Réaction identique dans le Jura voisin. « Les 12 entreprises qui travaillent le buis et qui représentent une centaine d'emplois, ont également sur stocké et disposent d'un volume de matières premières pour les 6 à 7 ans à venir », explique Dominique Retord, président de Créativewood, association qui fédère les entreprises de la filière tournerie sur bois et tabletterie du département du Jura. « Le buis qui a tendance à repartir n'est toutefois pas sain pour être travaillé. Et même s'il y a des repousses, il faut 25 ans pour qu'un buis atteigne une taille suffisante pour être exploité. A l'initiative de Créativewood et de la filière bois Bourgogne Franche-Comté, avec la participation des élus, de l'Office Nationale des Forêts (ONF), on a évalué les fonds nécessaires, pour récolter des buis et stocker tout ce qui pouvait être récupéré, à 2 millions d'euros.
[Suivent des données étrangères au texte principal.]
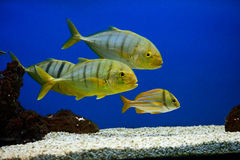 Yellow fish with black stripes Royalty Free Stock Image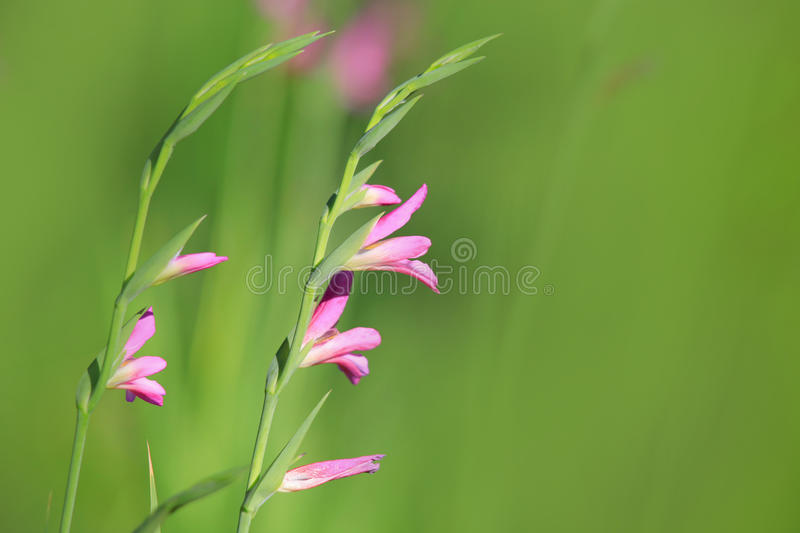 Tiny pink flowers royalty free stock images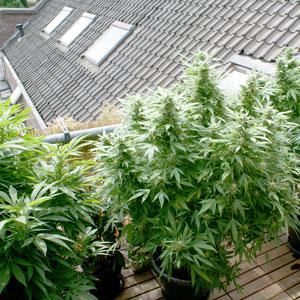 Rooftop marijuana grow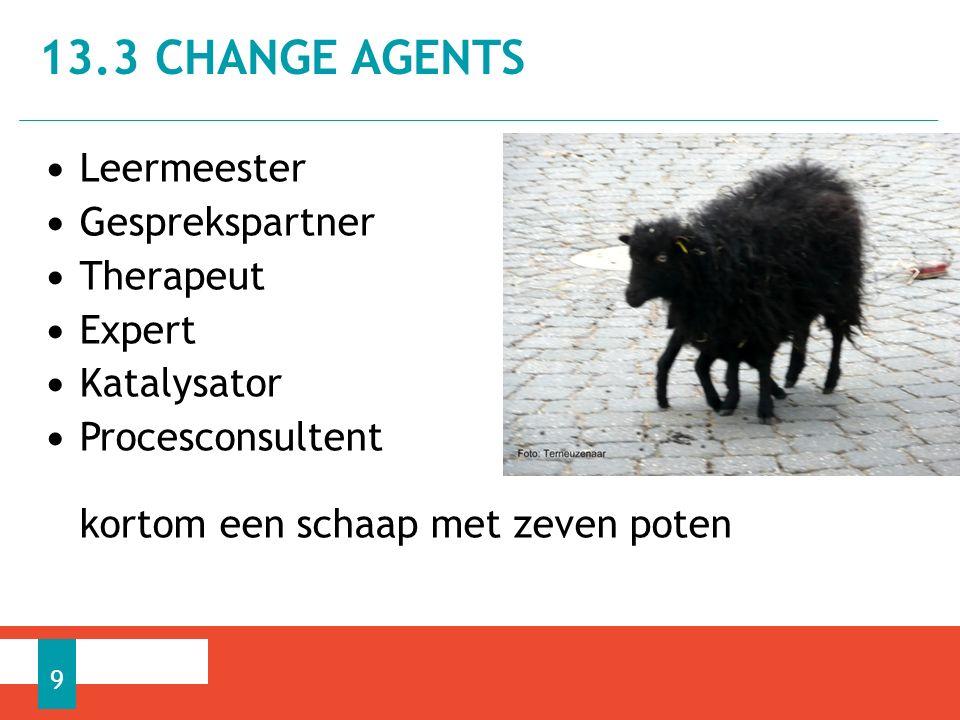 Leermeester Gesprekspartner Therapeut Expert Katalysator Procesconsultent kortom een schaap met zeven poten 13.3 CHANGE AGENTS 9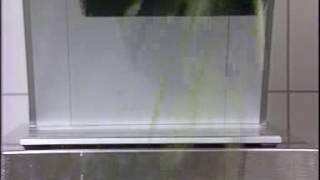 Нарезка цукини соломкой - Овощерезка Hallde RG-350
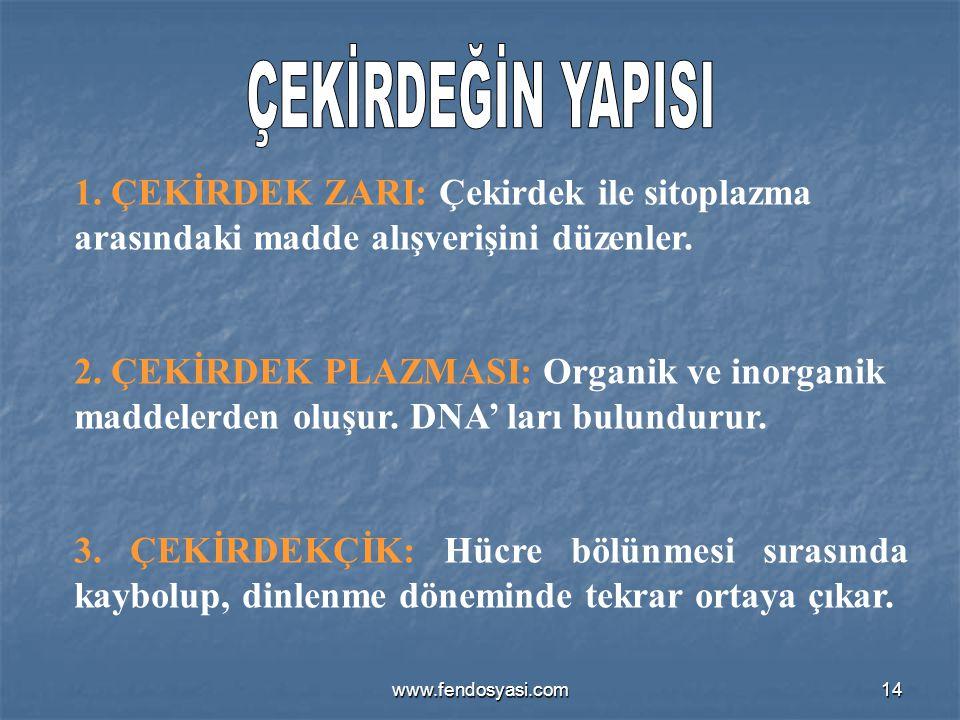 www.fendosyasi.com14 1. ÇEKİRDEK ZARI: Çekirdek ile sitoplazma arasındaki madde alışverişini düzenler. 2. ÇEKİRDEK PLAZMASI: Organik ve inorganik madd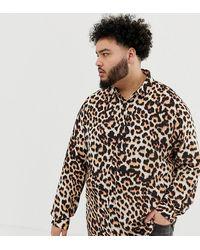 ASOS Plus - Regular-fit Overhemd Met Luipaardprint - Bruin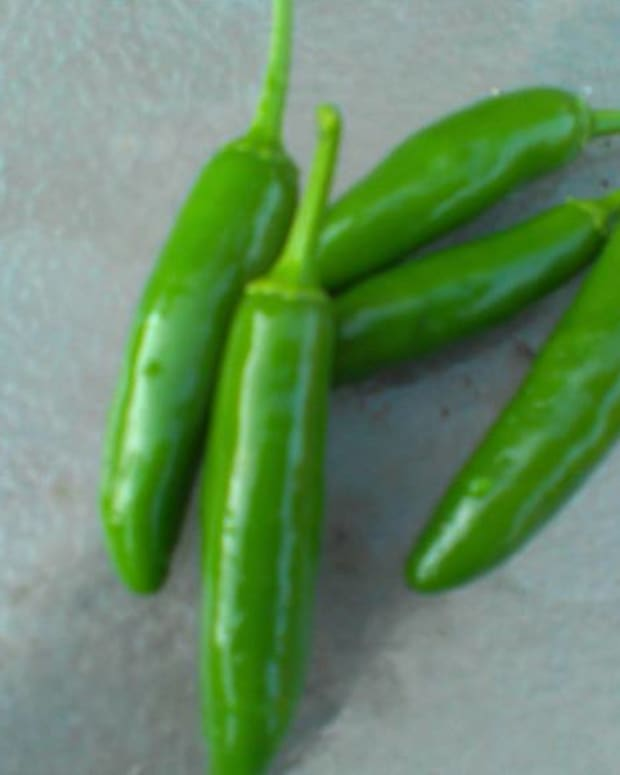gardening-guide-to-chili-peppers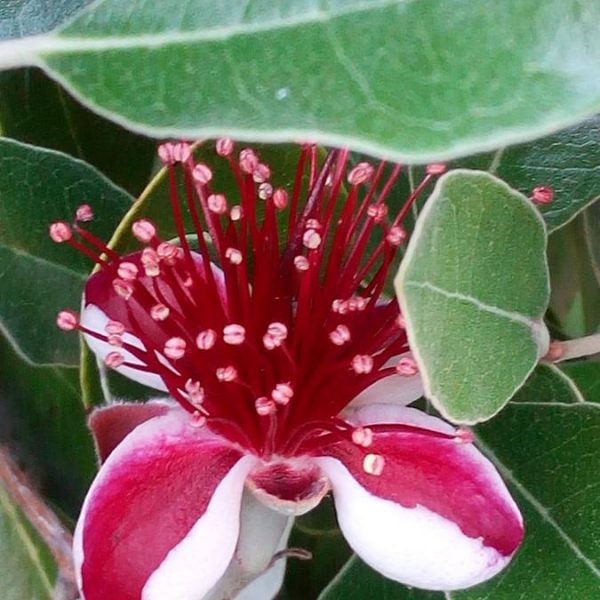 "Acca sellowiana "" feijoa"""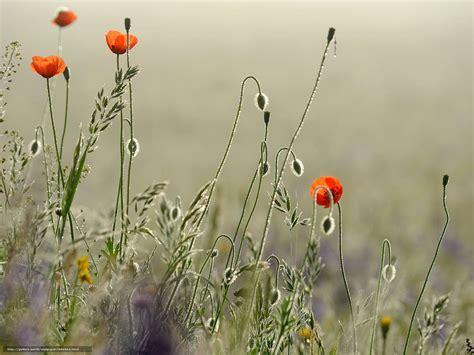 tlcharger fond d ecran coquelicots fleurs papier peint fonds d ecran gratuits pour votre
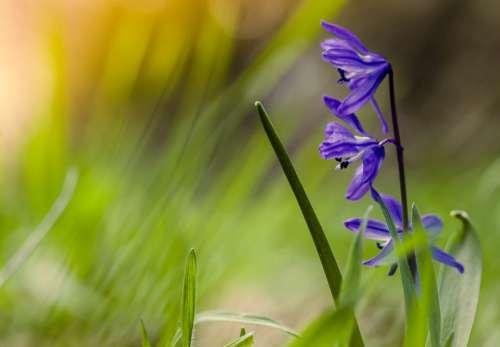 Spring Flowers Blue Ringtones Colorful Meadow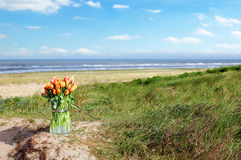 Bunch of Dutch tulips on dune sand Stock Image
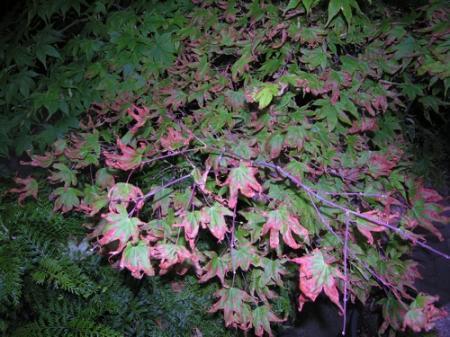 Een plataan boom die zijn blaren massaal verliest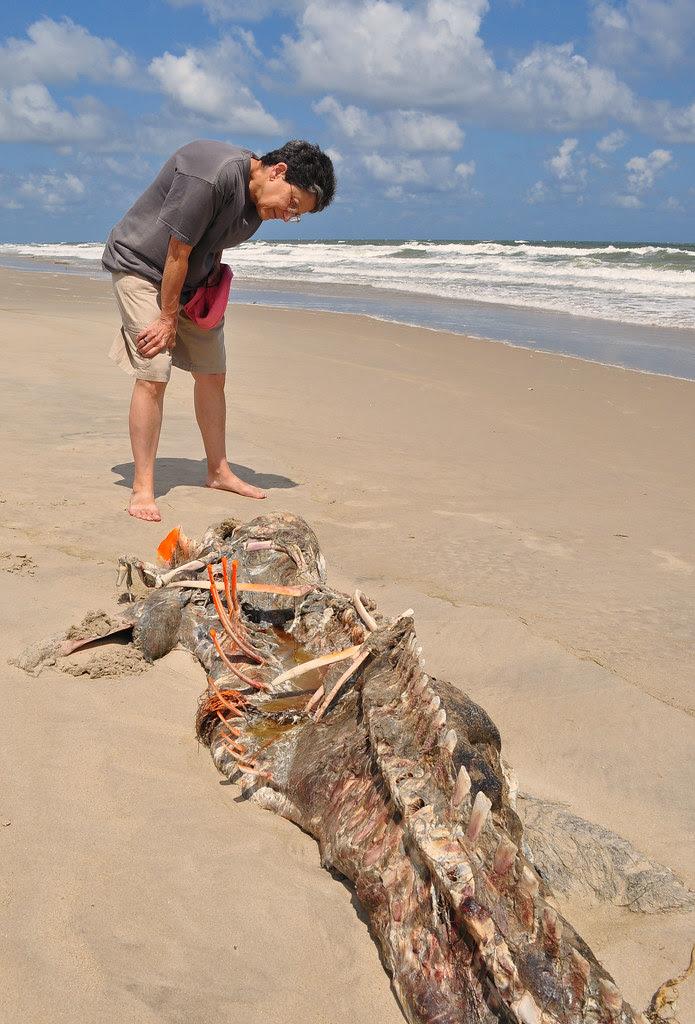 Carcass (5)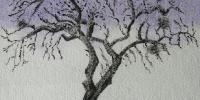 arbre-en-hiver-001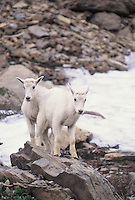 Young Mountain Goats seen in Glacier Nat. Park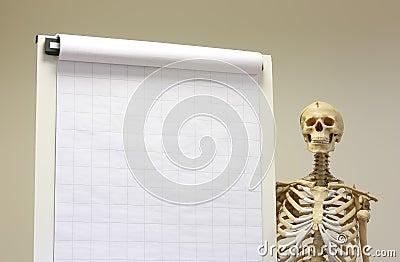 Skeleton student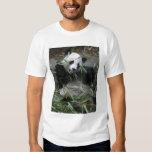 Pandas gigantes en la protección y los 2 de la poleras
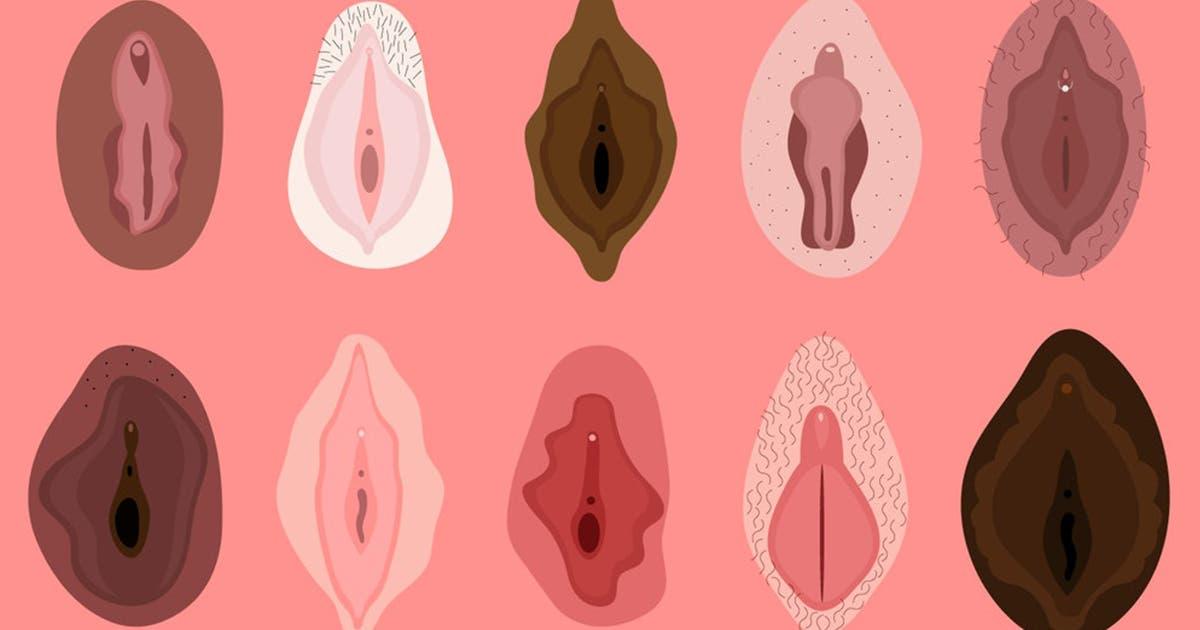 Oui, il existe 13 types de vagin dans le monde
Les besoins des entreprises de l'Ain étaient aussi pris en compte. Malheureusement, nous n'avons jamais pu trouver de la main d'œuvre pour effectuer ce travail. Tout a été mis en place pour récupérer ce que l'on pouvait sauver. Cet hiver sur le Jura, on procédera à une petite coupe de buis, mais ce sera probablement la dernière ». Le dispositif mis en place par Créativewood et la filière bois Bourgogne-Franche-Comté reste en suspens et pourra être réactivité dans la mesure oú une récolte de 3000 tonnes de buis sera identifiée. Seuls aujourd'hui les pays de l'Europe de l'Est offrent un tel potentiel.

Magdeleine Barralon
*Introduite accidentellement en Europe dans les années 2000 la pyrale du Buis (Cydalima perspectalis) est une lépidoptère originaire d'Extrême Orient. Elle se nourrit de toutes les variétés de buis.